===== PROVIDED DATA
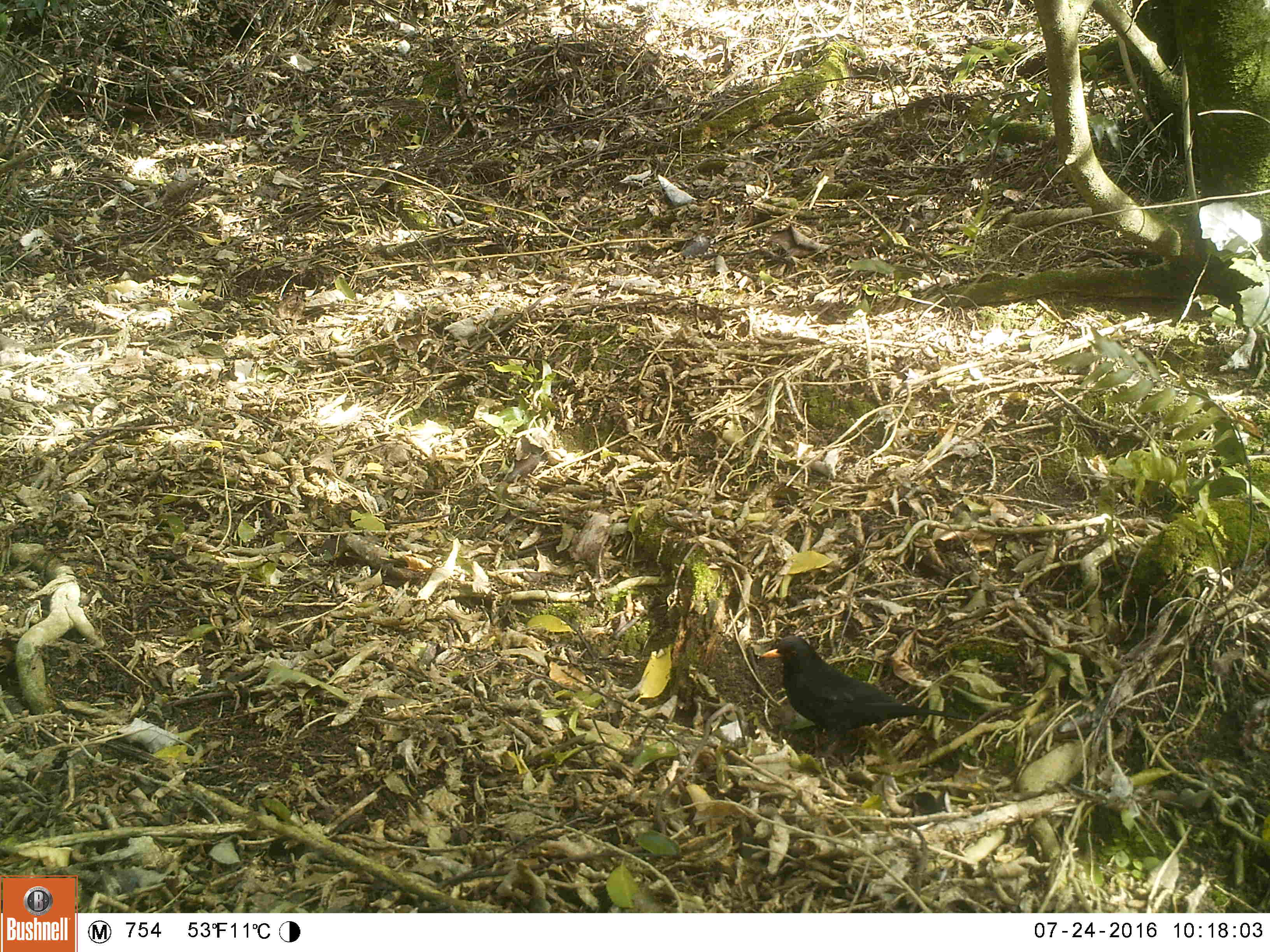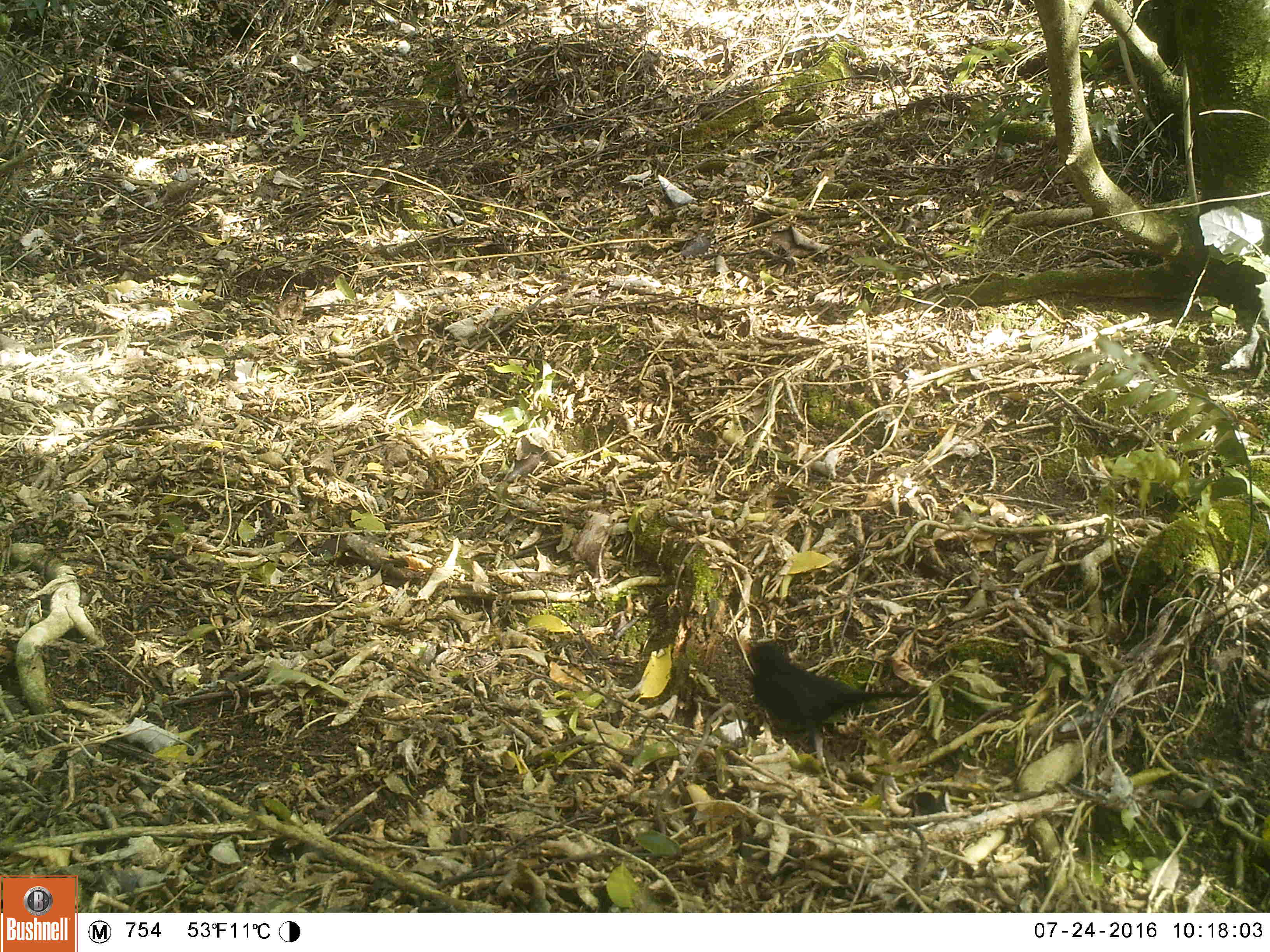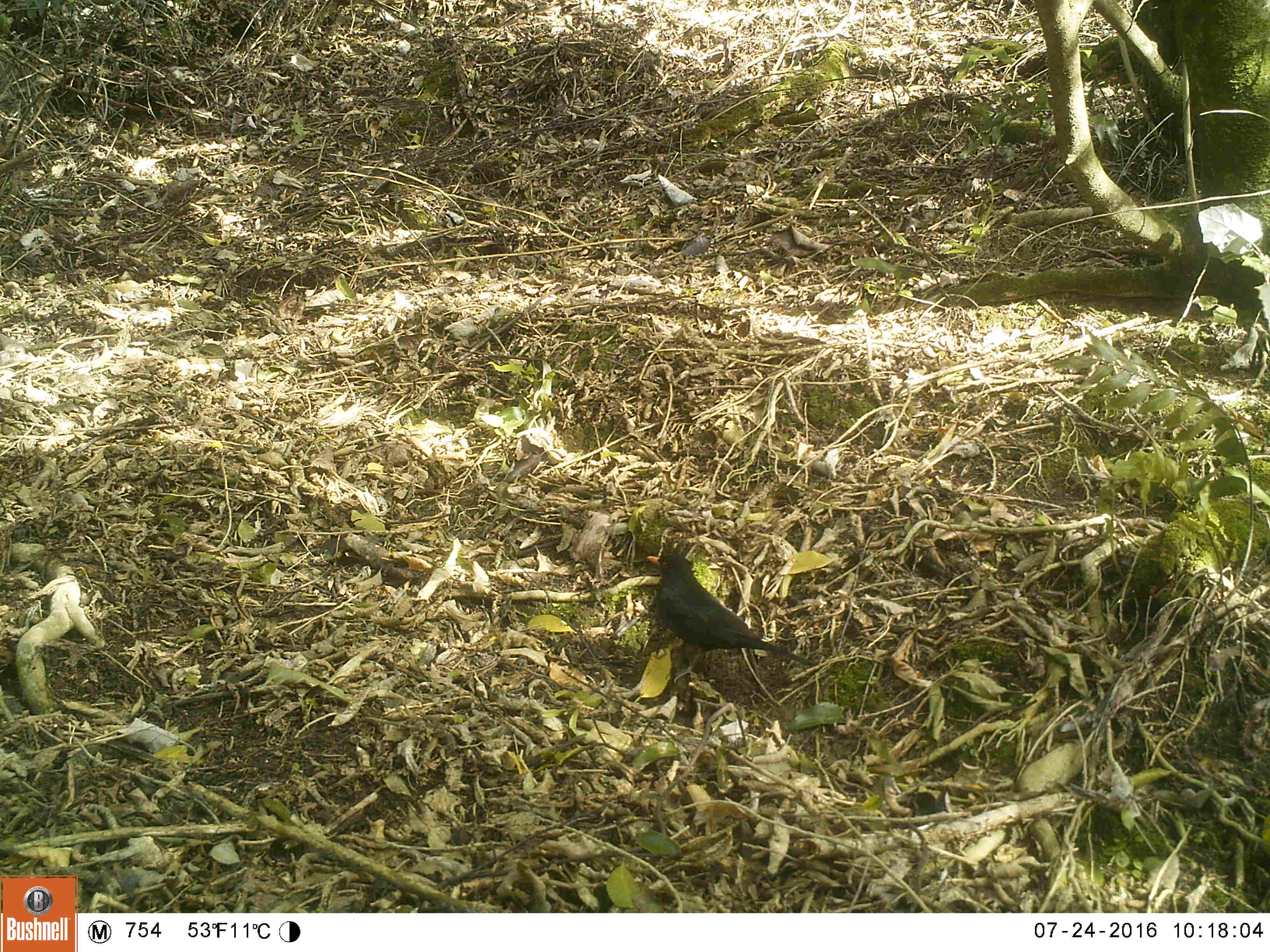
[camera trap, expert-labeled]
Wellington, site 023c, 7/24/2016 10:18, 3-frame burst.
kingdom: Animalia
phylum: Chordata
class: Aves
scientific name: Aves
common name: bird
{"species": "bird (Aves)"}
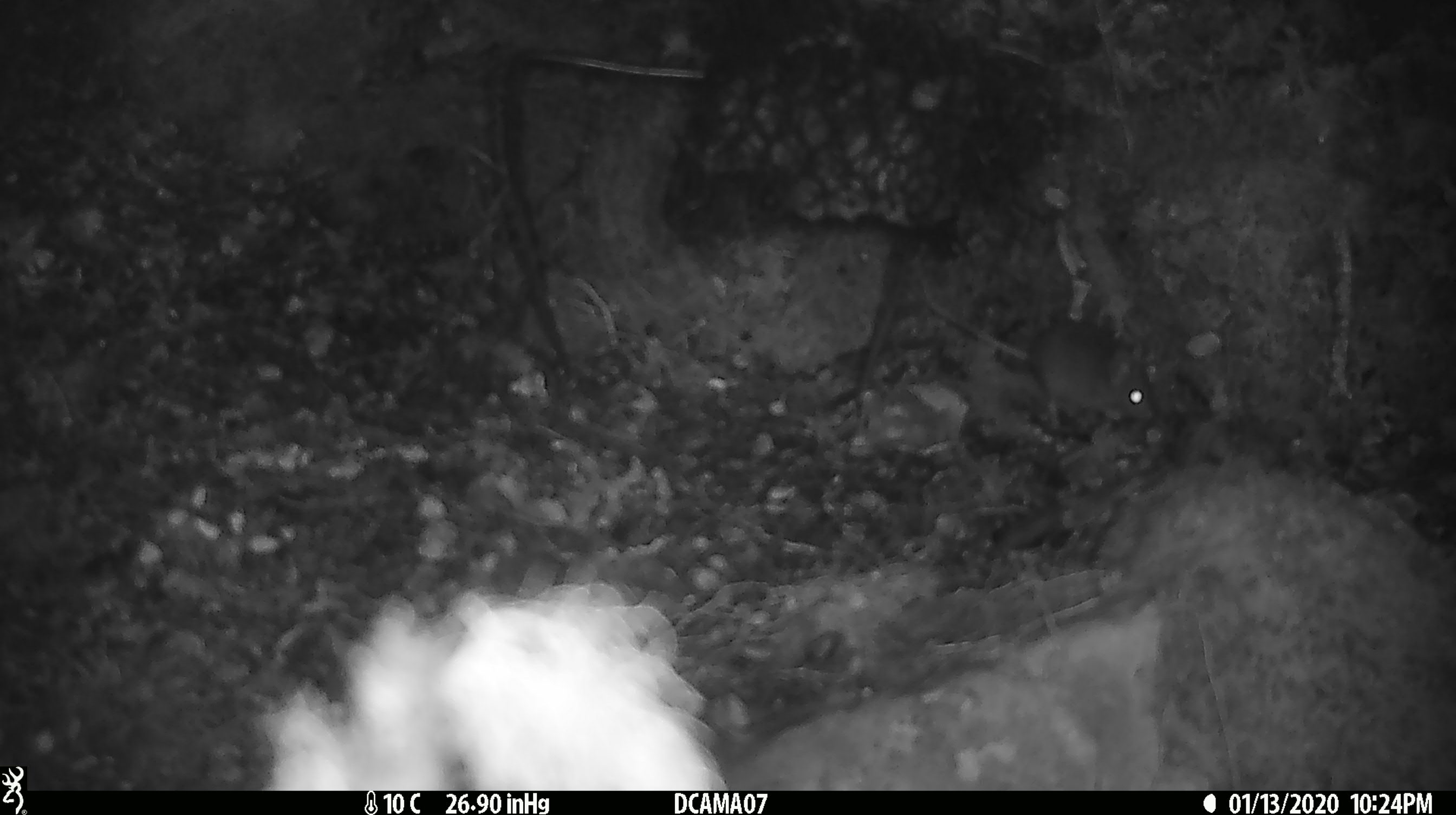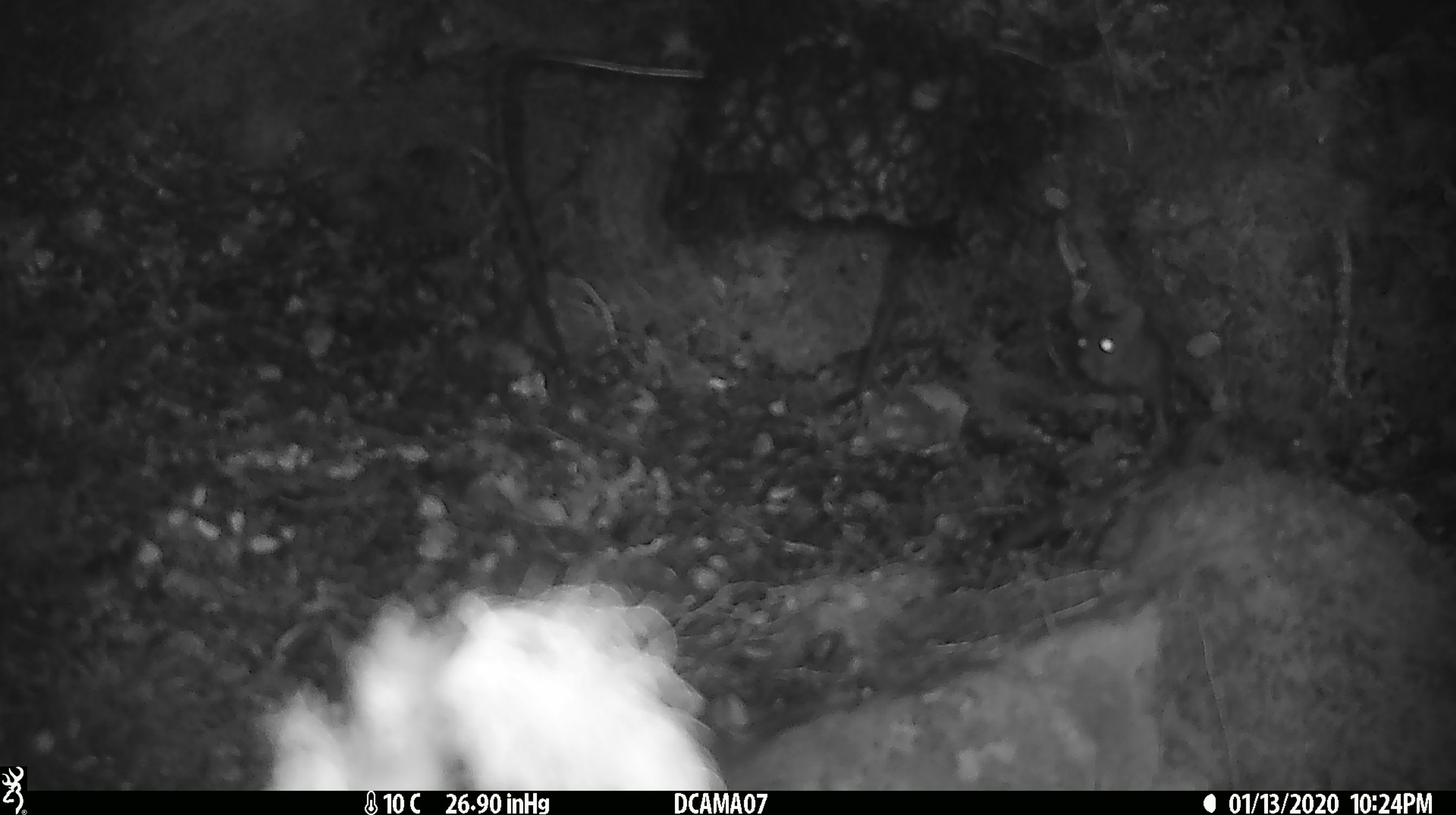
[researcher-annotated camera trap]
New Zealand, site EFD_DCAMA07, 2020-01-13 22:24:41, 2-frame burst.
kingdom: Animalia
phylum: Chordata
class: Mammalia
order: Rodentia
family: Muridae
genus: Mus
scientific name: Mus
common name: mouse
==========
» **TRY IT**
Pictures stay out of this copy. Retype exactly the lines from the one with "class: Aves" through the last line of the data, both ends included, and nothing more.

» **YOUR RESPONSE**
class: Aves
scientific name: Aves
common name: bird
{"species": "bird (Aves)"}
[researcher-annotated camera trap]
New Zealand, site EFD_DCAMA07, 2020-01-13 22:24:41, 2-frame burst.
kingdom: Animalia
phylum: Chordata
class: Mammalia
order: Rodentia
family: Muridae
genus: Mus
scientific name: Mus
common name: mouse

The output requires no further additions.